AIDS babies get a place to call home

September 13, 1990|By Sue Miller | Sue Miller,Evening Sun Staff

All the babies are beautiful, but it's Jamaal who has stolen Sister Valerie Jarzembowski's heart.

"That's my boy," she says.

Jarzembowski is a child-life specialist at Baltimore's first home for babies who may be infected with HIV, or who have AIDS.

Jamaal (not his real name) is the sickest of six infants and toddlers at the House of Chara -- named after the Greek word for joy -- a northwest Baltimore home for babies who have been abandoned, or have mothers who are too hooked on drugs or too ill with AIDS to care for their children.

Jamaal, 4 months old, is on AZT, the anti-AIDS drug. He may have AIDS, but "he is always happy and alert," said Jarzembowski. "That's why he has stolen my heart."

With bold, black eyes and a dazzling smile, he is one of a select group of infants who are getting tender, loving care.

All the babies who come to the House of Chara are closely monitored by pediatric HIV specialists at Johns Hopkins Hospital and the University of Maryland Medical Center. Counselors at the home encourage contact with the birth families, and offer counseling to the families.

This has all been possible because a handful of people wanted to do something special for the tiny, innocent victims of AIDS.

The catalysts were three administrators from St. Vincent's Center, a Catholic residential center for abused and neglected children in Timonium, along with Jarzembowski and Sister Mildred Rothwell, two Franciscan nuns who had worked with retarded children in the Baltimore Catholic school system.

Now, after its founders spent three years studying similar ventures in New Jersey and New York, going door-to-door to win neighborhood support and raising $200,000 to purchase and renovate a four-story home, Baltimore's house of joy is a reality.

It is in a quiet residential area on the corner of Belvieu and Eldorado avenues. So far, nine HIV-infected kids have moved in.

"It's been a fantastic experience," said Mary Maffezzoli, the associate director of St. Vincent's who coordinated the project. "It's very exciting now that it has all come together and to see the quality of care that is being provided."

Yesterday, a tour of the home -- which has three bedrooms for the babies in pastels -- revealed that all the babies look healthy, well-fed and seem to like their new home.

Sarah, who was born to a cocaine user and went through withdrawal at the House of Chara, still has trouble breathing. Most of the time she's content to sleep, propped up in an infant carrier. She arrived at the home when she was 4 days old and is now 6 weeks old.

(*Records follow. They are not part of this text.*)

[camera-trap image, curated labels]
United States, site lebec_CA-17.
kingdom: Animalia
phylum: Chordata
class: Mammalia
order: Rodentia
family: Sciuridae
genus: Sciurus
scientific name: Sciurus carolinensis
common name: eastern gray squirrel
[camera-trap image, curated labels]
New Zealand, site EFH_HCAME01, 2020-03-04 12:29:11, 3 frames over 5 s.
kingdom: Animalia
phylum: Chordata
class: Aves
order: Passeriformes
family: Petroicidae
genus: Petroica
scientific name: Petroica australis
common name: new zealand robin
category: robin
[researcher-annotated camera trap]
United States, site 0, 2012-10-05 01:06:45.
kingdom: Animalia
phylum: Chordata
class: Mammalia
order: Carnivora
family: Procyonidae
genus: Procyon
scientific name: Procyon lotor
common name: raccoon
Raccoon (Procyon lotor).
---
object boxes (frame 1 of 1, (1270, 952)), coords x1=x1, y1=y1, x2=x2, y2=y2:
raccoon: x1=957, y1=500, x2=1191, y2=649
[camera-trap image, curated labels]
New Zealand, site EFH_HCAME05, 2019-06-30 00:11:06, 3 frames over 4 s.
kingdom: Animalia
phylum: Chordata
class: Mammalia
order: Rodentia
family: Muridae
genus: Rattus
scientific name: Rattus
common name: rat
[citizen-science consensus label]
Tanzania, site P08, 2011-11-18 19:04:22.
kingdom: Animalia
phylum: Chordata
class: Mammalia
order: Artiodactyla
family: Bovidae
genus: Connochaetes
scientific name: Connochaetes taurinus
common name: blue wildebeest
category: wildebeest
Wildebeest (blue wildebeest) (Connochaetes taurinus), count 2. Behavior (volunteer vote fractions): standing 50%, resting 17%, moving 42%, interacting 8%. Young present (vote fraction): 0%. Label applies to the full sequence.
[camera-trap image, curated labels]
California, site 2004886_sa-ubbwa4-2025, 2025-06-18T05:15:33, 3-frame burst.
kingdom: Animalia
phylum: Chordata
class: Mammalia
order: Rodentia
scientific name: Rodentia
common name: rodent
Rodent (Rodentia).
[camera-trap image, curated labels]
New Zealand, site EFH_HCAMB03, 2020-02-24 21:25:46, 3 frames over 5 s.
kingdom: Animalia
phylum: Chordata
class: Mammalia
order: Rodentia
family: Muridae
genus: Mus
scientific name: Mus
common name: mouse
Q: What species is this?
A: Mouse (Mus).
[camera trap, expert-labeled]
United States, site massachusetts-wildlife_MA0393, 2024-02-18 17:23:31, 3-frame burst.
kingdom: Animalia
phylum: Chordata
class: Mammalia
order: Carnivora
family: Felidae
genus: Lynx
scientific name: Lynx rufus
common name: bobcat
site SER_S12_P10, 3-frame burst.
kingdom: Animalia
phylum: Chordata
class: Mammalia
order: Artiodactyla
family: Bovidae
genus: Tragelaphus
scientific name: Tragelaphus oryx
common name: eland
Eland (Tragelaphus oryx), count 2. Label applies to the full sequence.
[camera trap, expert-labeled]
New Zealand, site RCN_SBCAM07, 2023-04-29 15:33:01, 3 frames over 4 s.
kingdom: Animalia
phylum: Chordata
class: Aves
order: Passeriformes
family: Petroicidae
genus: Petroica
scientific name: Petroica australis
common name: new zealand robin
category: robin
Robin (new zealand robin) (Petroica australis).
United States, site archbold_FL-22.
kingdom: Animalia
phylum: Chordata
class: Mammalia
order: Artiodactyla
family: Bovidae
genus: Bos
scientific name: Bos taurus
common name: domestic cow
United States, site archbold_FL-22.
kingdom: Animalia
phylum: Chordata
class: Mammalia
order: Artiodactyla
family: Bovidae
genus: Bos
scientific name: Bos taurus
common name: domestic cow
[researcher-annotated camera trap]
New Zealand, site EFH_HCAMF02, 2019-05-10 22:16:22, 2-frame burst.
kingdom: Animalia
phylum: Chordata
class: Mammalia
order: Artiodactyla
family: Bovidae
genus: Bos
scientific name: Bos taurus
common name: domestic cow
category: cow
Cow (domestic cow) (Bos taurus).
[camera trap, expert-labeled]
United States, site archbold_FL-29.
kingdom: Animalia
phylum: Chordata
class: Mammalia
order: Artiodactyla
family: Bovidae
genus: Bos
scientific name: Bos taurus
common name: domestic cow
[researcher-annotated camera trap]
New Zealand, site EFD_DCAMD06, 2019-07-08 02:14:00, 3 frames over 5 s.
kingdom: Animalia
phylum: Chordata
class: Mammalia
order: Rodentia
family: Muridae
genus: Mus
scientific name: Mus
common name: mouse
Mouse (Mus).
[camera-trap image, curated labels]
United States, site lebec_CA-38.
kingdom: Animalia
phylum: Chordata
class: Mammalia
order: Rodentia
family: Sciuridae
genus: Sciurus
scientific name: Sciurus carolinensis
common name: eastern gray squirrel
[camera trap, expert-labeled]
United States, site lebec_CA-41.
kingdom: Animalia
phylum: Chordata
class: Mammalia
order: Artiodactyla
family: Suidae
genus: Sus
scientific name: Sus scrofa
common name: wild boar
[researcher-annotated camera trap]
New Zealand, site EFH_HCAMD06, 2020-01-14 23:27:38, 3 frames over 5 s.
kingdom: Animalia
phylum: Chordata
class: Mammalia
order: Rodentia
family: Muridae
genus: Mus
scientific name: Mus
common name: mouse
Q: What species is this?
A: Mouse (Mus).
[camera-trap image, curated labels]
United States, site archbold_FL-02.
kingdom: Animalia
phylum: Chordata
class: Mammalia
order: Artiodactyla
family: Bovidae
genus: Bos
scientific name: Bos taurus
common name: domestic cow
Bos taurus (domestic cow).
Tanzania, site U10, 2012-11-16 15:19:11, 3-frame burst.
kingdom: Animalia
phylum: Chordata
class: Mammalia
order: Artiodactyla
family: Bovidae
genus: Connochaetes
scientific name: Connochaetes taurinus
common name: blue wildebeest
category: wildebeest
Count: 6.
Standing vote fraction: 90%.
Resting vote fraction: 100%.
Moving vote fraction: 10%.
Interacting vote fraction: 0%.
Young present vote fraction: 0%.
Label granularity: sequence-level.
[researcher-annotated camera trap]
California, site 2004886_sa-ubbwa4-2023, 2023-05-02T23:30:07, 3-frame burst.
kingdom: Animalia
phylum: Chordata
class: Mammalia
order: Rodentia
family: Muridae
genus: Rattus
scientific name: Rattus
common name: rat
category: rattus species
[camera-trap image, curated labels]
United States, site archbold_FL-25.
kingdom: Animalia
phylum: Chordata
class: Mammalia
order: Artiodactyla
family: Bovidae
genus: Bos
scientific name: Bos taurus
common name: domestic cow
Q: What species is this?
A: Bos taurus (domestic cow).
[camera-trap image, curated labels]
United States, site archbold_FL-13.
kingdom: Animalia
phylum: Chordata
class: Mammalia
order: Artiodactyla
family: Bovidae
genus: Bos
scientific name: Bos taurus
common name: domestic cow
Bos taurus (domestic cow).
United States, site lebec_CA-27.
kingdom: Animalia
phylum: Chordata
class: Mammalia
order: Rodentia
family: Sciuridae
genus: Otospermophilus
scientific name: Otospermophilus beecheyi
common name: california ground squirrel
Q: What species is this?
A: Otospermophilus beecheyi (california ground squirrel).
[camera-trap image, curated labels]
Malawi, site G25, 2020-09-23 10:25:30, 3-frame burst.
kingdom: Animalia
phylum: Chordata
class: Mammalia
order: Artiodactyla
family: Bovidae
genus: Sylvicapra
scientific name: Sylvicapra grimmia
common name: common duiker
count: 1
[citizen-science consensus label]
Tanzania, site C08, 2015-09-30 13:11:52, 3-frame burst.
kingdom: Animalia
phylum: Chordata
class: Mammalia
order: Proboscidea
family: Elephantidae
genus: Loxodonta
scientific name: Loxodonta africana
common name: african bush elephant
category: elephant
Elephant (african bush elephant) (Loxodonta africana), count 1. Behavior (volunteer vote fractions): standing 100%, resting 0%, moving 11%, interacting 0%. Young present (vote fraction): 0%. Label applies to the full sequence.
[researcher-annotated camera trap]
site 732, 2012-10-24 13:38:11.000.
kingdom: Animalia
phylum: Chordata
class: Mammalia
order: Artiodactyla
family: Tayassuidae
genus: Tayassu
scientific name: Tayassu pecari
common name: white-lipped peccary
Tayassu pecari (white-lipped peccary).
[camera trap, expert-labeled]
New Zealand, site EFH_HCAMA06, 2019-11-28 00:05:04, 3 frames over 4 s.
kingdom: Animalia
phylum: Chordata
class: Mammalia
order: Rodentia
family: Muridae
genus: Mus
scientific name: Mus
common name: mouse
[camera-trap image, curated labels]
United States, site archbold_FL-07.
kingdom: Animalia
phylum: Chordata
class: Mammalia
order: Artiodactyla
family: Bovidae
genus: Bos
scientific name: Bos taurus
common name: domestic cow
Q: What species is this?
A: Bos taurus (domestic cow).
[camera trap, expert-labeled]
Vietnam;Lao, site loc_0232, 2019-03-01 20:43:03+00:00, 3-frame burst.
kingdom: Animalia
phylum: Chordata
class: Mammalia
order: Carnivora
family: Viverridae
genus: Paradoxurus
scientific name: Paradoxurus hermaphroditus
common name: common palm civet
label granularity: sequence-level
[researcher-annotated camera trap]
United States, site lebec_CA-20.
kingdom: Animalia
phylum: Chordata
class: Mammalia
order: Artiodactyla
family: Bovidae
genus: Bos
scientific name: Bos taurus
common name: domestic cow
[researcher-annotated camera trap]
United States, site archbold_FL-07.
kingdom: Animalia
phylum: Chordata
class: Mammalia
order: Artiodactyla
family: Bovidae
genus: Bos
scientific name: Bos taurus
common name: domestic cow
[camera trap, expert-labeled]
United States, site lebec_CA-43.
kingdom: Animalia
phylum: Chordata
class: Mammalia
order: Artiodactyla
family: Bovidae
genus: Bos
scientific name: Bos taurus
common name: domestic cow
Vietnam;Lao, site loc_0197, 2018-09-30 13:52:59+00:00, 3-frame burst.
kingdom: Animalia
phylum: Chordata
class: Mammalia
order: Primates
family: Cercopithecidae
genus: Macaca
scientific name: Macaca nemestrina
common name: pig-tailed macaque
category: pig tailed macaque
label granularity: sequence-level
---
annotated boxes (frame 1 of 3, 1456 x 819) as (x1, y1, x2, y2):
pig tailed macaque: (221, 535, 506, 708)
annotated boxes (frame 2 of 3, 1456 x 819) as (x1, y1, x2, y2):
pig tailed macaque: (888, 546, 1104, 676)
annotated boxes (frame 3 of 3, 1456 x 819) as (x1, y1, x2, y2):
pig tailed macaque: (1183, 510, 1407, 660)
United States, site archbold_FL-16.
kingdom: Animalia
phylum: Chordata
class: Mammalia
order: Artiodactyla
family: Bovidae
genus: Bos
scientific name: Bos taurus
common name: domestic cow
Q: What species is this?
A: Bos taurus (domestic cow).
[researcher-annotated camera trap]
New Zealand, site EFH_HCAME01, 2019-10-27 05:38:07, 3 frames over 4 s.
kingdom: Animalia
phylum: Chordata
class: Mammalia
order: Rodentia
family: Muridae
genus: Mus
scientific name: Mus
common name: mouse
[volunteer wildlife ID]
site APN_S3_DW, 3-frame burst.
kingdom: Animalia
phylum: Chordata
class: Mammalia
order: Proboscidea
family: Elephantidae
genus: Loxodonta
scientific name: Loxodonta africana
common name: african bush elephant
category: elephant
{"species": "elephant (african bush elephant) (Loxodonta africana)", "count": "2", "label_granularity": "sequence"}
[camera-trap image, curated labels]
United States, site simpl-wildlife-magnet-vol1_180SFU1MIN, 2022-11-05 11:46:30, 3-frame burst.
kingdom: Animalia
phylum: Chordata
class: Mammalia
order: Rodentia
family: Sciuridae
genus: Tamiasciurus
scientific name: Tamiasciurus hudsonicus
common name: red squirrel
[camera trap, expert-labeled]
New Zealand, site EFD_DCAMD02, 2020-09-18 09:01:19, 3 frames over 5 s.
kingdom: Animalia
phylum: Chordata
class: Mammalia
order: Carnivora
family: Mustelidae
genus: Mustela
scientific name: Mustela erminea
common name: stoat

Jimmy is 10 weeks old, and, at 10 pounds, he has doubled his weight since his admission nine weeks ago.

"He was like a little old man with his face sunken in when he first came here," said Rothwell, the house manager. "He wasn't getting nourishment. His mouth was so small he wasn't able to suck on his bottles. We finally got the teeny nipples for him, the kind they use for preemies.

"We had to swaddle him up to soothe him and put cushions around him to make him feel secure. Then, with a lot of T.L.C., he started to thrive."

Theresa (not her real name) has an engaging smile and sleek blond hair. She was with her mother for a while, but was removed from her home by city protective services workers who felt she needed another environment, said Sister Theresa Marth. Marth is a missionary nun of the Sacred Heart, who works at the House of Chara as a child-care counselor.

At 18 months, Theresa is the oldest tot in the program, which takes in newborns and toddlers up to 3 years of age.

"She is very loving and motherly," said Marth. "When the children are in the infant carriers at her level, she will go around and check to see if the bottles have fallen out of their mouths and she will gently put them back in. For an 18-month-old, that's very advanced."

So far, eight black children and one white child have been admitted to the home in a racially mixed neighborhood, said Rothwell. Neighbors have responded warmly to the mission of the house, she added.

The first child, who was 10 days old, arrived July 2. Since then, she has been legally adopted by a family. Another child has gone back to the birth family, and still another has been taken in by relatives.

The home, which has full occupancy with six babies, is anxious to move more of the children into foster homes so it can take in more children, said Bernadette Barmore, program coordinator for the House of Chara.

But, there's a problem: Foster parents, especially those trained to care for babies with HIV and AIDS, are in short supply.

Nevertheless, Barmore is working hard to recruit and train foster parents, who are paid $1,000 a month by the city Social Services Department to handle this special cargo. Her next training session is scheduled in October. Those interested should call Barmore at 367-1191.

Beginning Oct. 2, Barmore also will be training 20 new volunteers -- one-third of them men -- to care for the children. Currently, there are two men among 10 volunteers -- one is a speech pathologist and the other a mechanic.

"They say they like contact with young children and want them to have some roughhousing and be exposed to the male perspective," Barmore said.